◆ **What is required**:
Every line below that holds "Tanzania" must be copied.

___ Material for this exercise ___

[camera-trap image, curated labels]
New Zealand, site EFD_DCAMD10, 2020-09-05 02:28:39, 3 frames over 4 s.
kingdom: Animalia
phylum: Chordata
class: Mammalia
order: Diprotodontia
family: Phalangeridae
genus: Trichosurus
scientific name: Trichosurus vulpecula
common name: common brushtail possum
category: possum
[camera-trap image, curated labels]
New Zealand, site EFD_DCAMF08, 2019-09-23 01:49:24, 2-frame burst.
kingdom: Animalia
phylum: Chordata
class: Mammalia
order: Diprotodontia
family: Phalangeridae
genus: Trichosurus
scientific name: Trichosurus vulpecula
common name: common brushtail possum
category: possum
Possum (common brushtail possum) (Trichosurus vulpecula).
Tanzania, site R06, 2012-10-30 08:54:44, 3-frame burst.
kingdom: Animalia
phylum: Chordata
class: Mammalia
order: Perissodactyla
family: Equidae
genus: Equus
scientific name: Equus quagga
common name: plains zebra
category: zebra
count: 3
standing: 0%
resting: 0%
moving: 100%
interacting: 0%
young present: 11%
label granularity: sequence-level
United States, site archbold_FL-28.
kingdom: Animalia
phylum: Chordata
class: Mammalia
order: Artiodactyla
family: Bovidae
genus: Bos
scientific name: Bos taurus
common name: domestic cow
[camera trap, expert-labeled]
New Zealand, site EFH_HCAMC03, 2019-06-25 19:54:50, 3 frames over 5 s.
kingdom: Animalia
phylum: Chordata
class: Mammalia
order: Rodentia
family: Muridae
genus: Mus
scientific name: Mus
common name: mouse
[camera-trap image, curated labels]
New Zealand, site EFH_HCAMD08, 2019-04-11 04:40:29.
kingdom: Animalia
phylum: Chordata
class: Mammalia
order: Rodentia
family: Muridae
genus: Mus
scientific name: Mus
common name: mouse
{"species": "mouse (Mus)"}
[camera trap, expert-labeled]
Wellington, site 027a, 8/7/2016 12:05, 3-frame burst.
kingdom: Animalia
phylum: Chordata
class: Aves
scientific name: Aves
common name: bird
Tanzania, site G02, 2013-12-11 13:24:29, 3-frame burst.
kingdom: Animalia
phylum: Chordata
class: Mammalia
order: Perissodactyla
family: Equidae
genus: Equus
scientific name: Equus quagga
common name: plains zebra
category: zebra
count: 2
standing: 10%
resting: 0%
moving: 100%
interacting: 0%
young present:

___

◆ **Exercise solution**:
Tanzania, site R06, 2012-10-30 08:54:44, 3-frame burst.
Tanzania, site G02, 2013-12-11 13:24:29, 3-frame burst.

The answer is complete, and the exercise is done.